Records from a dataset:
Content starts

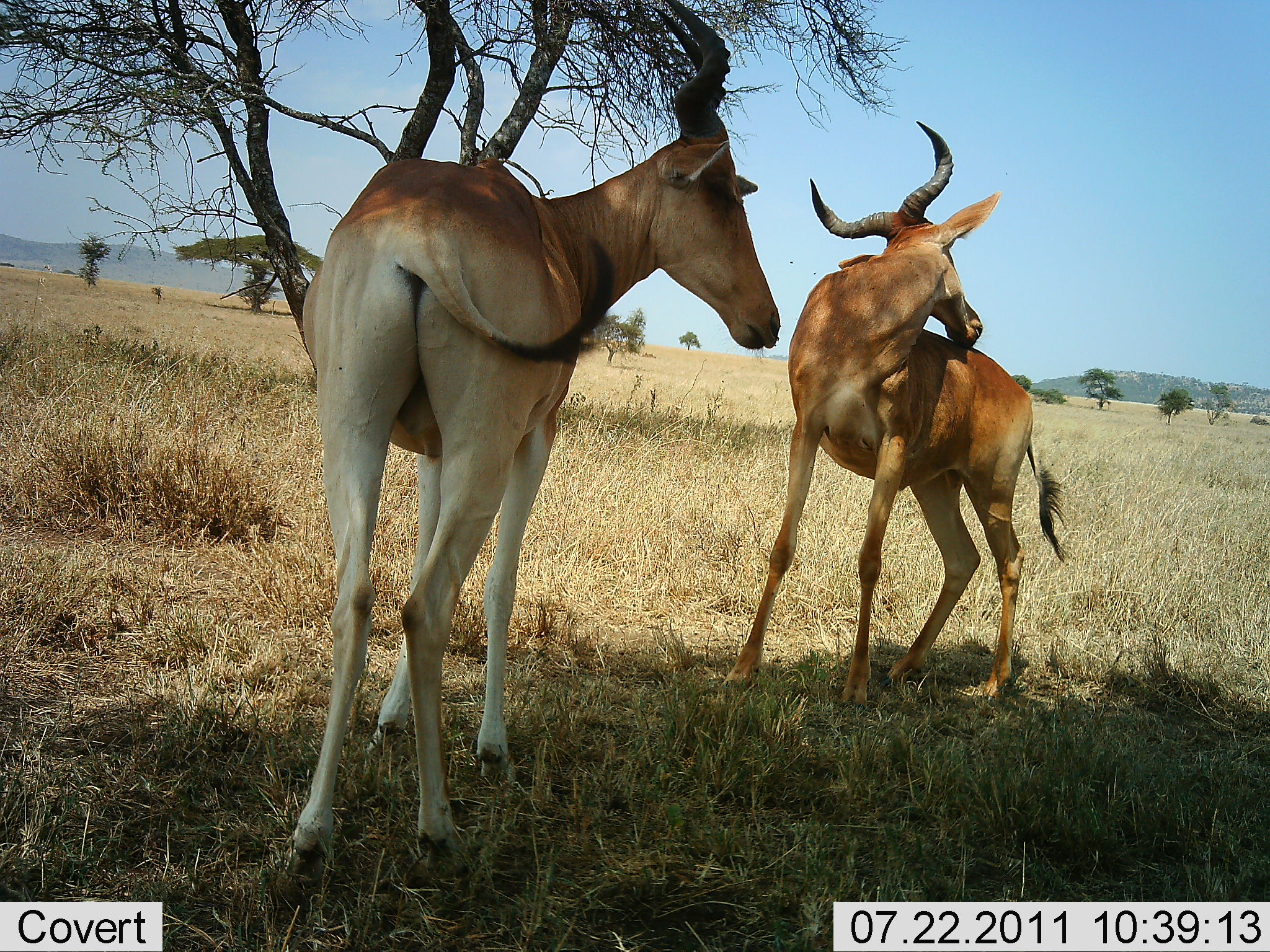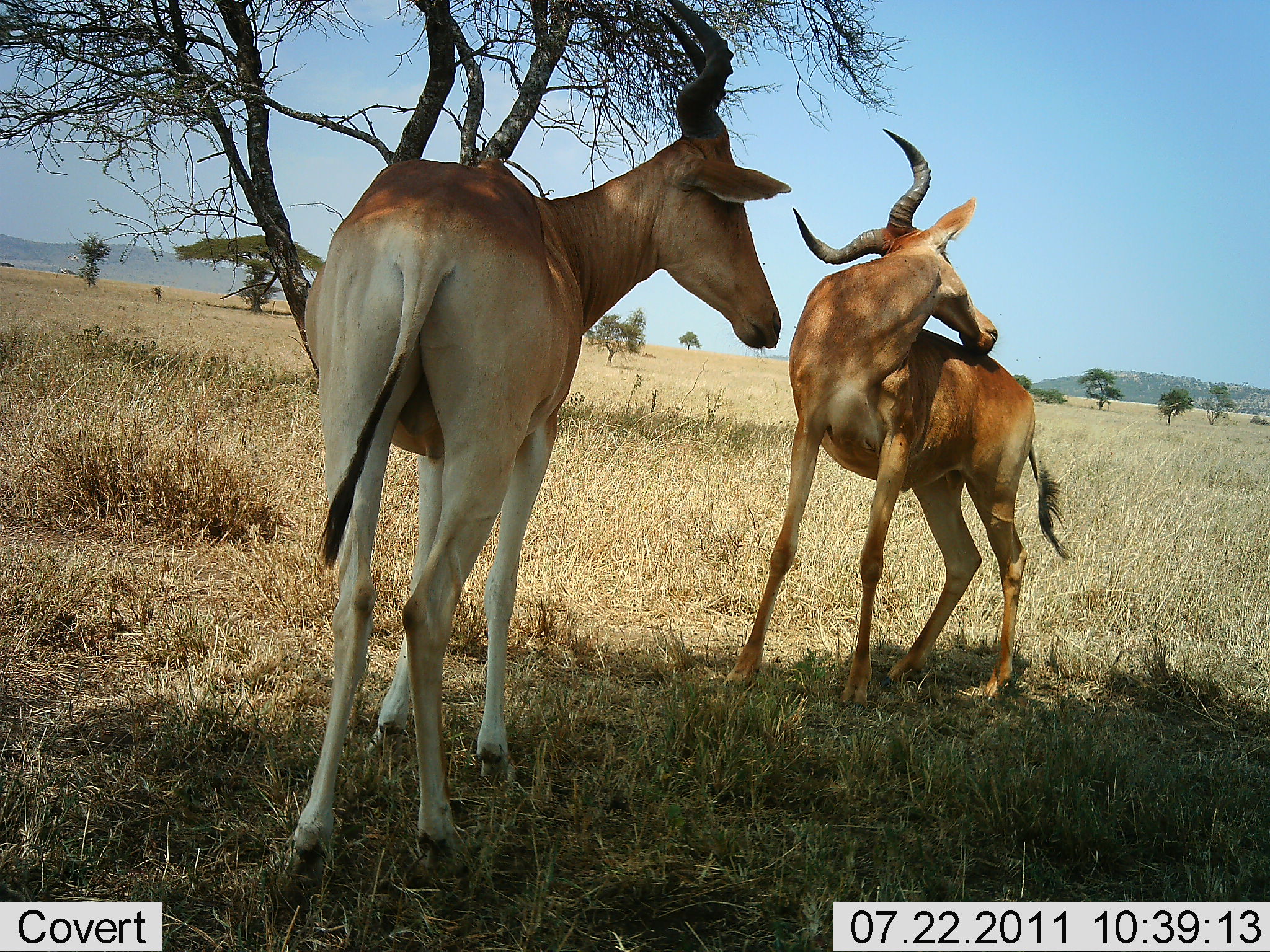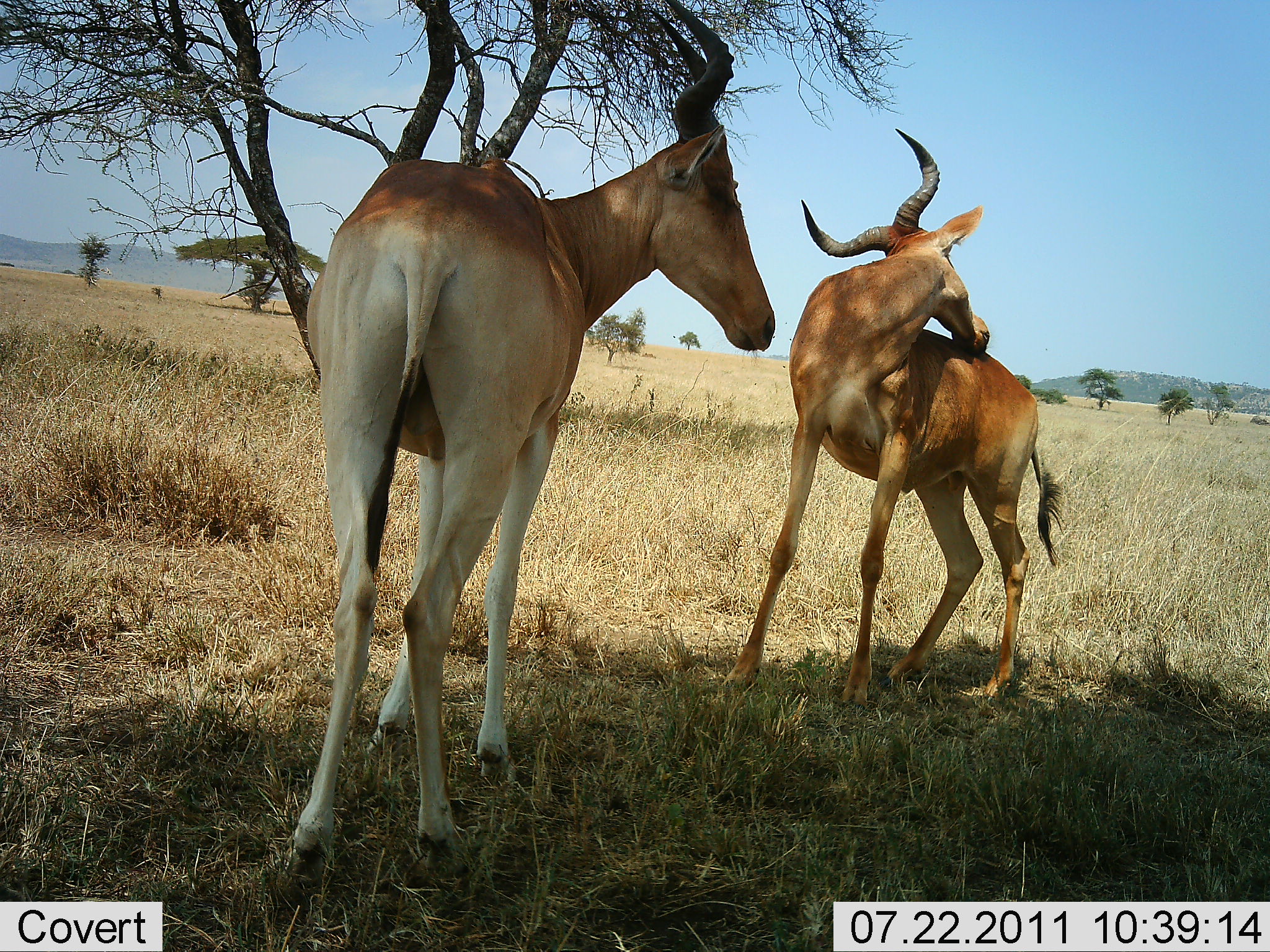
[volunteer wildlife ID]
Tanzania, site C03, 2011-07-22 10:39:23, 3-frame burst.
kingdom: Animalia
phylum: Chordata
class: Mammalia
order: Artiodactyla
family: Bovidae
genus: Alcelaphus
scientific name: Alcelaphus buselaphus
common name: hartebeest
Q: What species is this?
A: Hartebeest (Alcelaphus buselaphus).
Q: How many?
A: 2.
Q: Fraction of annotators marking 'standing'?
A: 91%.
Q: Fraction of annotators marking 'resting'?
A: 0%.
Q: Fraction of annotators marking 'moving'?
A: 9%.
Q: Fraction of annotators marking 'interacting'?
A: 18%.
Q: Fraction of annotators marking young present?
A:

Content ends

**TASK GOAL**
Set down every entry exactly as it appears, but skip the pictures.

**ANSWER TO THE PROBLEM**
[volunteer wildlife ID]
Tanzania, site C03, 2011-07-22 10:39:23, 3-frame burst.
kingdom: Animalia
phylum: Chordata
class: Mammalia
order: Artiodactyla
family: Bovidae
genus: Alcelaphus
scientific name: Alcelaphus buselaphus
common name: hartebeest
Q: What species is this?
A: Hartebeest (Alcelaphus buselaphus).
Q: How many?
A: 2.
Q: Fraction of annotators marking 'standing'?
A: 91%.
Q: Fraction of annotators marking 'resting'?
A: 0%.
Q: Fraction of annotators marking 'moving'?
A: 9%.
Q: Fraction of annotators marking 'interacting'?
A: 18%.
Q: Fraction of annotators marking young present?
A:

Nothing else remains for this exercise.